I would recomment to dublicate the picture and transform it into a 8 bit image as the first step. Then you should run a edge detection. After that you can threshold the dark areas (pores) that does not have to be perfect, since you will use the fill wholes option in the analyze particles modul. I would recomment to use the following settings: exclude 20 pxl area objects, add to manager, include holes.
If that is already helping you to head you in the right direction great - otherwise I would also be able to show my workflow approach in a pdf - if needed.
A possible method would be to mesure the local thickness of all boundaries and pores together. Next you apply a thikness threshold, in effect saying that structures below a certain thickness are not pores.
For example, using the local thickness plugin by Bob Dougherty with reverse threshold of 160 and extracting thickness regions larger than 4.5 pixels results in a pore area fraction of 0.0083 (0.83%). This is illustrated in the attached image.
Local thickness plugin: https://www.optinav.info/Local_Thickness.htm
Reference: "A new method for the model-independent assessment of thickness in three-dimensional images" T. Hildebrand and P. Rüesgsegger, J. of Microscopy, 185 (1996) 67-75
Likely the best way to do this, based upon experience, would be to use Computer-based X- ray Tomography ( or CT). One can easily analyzed porosity, pore size distributions, comparison between breads, consistency, poor size differences thruogh- out the loaf, as well as cell wall thicknesses and their distribution through out the loaf, and comparisons between differing bread formulations and baking conditions. One can analyze crusts (top, bottom, sides and ends), or the impact of various additives. All of this can be done in three- dimensions, in bulk or with virtual sections
Too, with the right instrumentation, this can be done with micro or even nano resolution. Something worth consideration.

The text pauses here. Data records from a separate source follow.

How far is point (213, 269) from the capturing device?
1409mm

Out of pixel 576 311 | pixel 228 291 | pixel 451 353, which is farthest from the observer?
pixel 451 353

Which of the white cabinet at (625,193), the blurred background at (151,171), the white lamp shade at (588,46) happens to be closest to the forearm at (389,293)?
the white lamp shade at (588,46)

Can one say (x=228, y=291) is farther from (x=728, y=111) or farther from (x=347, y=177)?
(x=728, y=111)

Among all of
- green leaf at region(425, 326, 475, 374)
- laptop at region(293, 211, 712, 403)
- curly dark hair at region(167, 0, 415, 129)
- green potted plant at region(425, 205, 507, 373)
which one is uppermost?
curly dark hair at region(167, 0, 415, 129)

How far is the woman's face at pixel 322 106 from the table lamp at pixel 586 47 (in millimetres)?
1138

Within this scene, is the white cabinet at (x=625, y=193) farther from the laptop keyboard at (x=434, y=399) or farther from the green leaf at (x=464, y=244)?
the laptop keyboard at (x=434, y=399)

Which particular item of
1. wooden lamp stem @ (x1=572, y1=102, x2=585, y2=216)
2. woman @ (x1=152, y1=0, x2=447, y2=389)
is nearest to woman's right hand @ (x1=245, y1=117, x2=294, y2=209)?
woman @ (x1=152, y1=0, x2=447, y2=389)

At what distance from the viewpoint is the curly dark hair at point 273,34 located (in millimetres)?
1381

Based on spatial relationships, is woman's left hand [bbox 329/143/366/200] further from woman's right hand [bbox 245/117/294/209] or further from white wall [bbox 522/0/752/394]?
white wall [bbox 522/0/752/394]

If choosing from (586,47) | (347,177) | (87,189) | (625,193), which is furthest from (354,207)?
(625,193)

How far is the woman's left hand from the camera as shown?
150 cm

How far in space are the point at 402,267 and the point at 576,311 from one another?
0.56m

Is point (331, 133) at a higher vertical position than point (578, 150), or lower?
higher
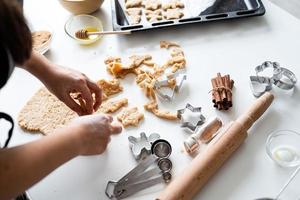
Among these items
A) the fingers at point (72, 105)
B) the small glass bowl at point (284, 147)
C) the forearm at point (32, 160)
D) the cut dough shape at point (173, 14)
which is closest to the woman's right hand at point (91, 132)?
the forearm at point (32, 160)

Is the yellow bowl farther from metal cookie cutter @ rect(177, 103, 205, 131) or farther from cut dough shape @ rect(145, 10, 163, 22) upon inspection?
metal cookie cutter @ rect(177, 103, 205, 131)

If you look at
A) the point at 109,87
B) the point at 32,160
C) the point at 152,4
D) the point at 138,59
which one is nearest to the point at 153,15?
the point at 152,4

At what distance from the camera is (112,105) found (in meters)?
0.84

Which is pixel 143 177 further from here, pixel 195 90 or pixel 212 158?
pixel 195 90

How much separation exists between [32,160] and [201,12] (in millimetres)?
663

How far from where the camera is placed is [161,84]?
0.87 meters

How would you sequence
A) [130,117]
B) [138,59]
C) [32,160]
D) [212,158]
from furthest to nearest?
[138,59] → [130,117] → [212,158] → [32,160]

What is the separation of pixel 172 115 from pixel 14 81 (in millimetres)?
405

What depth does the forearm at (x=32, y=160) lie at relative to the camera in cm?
56

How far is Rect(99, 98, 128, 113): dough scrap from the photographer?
831mm

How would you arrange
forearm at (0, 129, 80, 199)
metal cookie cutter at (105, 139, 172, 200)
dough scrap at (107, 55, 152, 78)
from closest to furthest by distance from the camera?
forearm at (0, 129, 80, 199) < metal cookie cutter at (105, 139, 172, 200) < dough scrap at (107, 55, 152, 78)

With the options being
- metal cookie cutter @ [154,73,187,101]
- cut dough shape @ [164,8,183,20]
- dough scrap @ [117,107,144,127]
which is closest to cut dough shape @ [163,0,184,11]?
cut dough shape @ [164,8,183,20]

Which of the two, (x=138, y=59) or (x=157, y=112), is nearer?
(x=157, y=112)

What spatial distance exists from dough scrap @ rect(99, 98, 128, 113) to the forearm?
7.8 inches
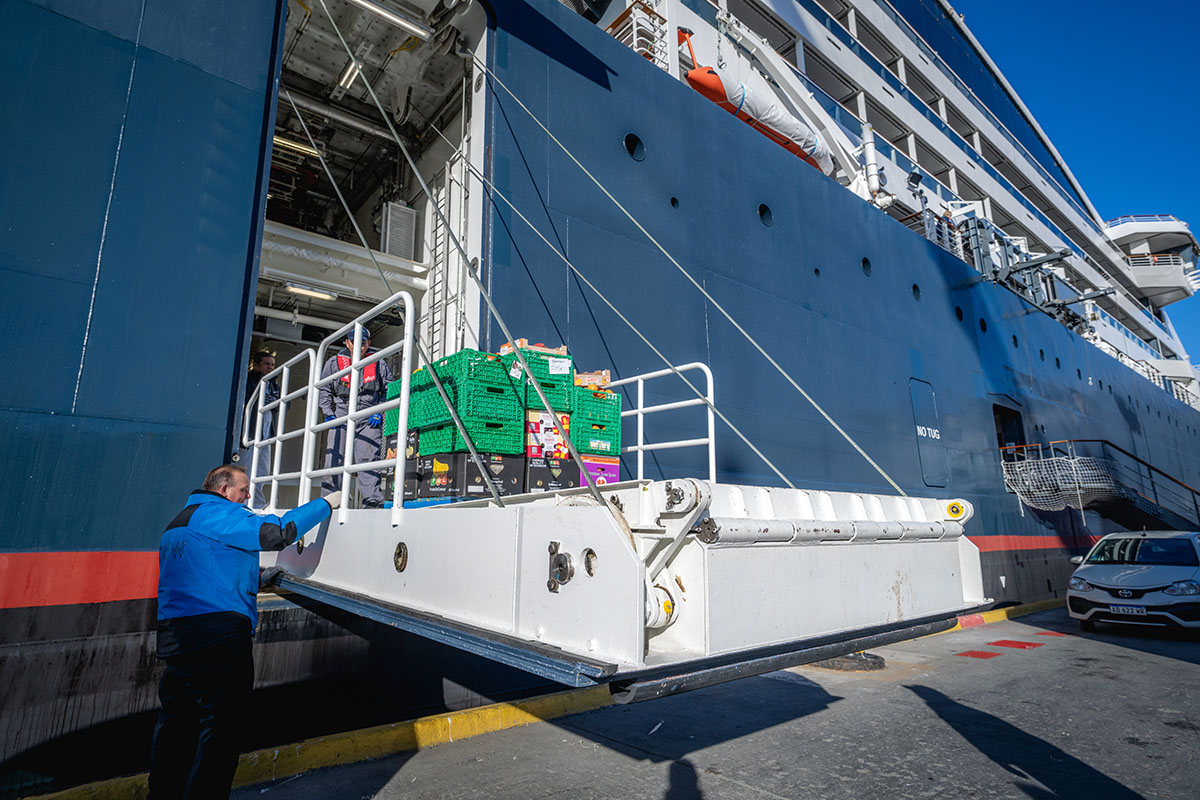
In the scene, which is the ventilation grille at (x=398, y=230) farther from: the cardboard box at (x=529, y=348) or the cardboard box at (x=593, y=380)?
the cardboard box at (x=593, y=380)

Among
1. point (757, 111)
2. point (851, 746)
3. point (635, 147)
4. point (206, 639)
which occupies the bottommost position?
point (851, 746)

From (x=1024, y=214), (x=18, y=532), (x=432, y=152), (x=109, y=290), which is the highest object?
(x=1024, y=214)

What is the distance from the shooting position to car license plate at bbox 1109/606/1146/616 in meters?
7.77

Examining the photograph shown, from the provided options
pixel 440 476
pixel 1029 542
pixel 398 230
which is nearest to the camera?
pixel 440 476

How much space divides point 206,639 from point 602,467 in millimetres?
2535

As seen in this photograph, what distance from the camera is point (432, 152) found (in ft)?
24.6

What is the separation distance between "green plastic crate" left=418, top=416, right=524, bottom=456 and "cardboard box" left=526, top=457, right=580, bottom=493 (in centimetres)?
16

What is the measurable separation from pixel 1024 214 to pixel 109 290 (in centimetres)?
2576

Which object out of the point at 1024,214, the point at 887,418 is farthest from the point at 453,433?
the point at 1024,214

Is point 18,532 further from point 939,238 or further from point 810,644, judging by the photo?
point 939,238

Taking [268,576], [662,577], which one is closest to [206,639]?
[268,576]

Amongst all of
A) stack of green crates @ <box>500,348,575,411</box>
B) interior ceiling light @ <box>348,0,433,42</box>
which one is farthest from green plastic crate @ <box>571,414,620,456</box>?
interior ceiling light @ <box>348,0,433,42</box>

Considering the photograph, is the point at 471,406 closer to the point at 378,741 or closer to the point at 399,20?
the point at 378,741

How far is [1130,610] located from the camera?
7.85 m
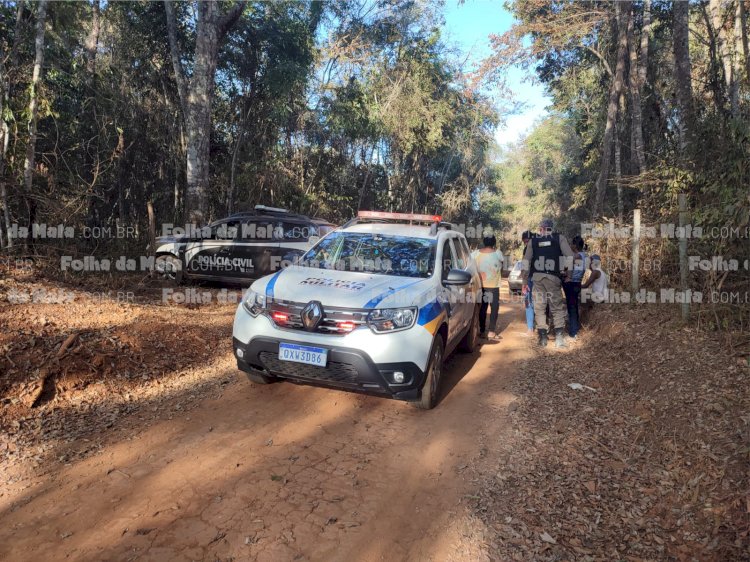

Sönke Weinert Thank you for your reply. I turned on the edge detection, but I'm not quite sure what to do next. Could you please describe the procedure in more detail?
I would recommend using binary mode. No gray levels. Then measure the total area taken by both imaged phases and subtract one from the other. You will need to have several analyzed images. Then average all data from each phase. The more images that are analyzed, the more accurate your averaged data will be. This mythology is tedious and a little time consuming., but it is a very good, reproducible, and will give you your answer.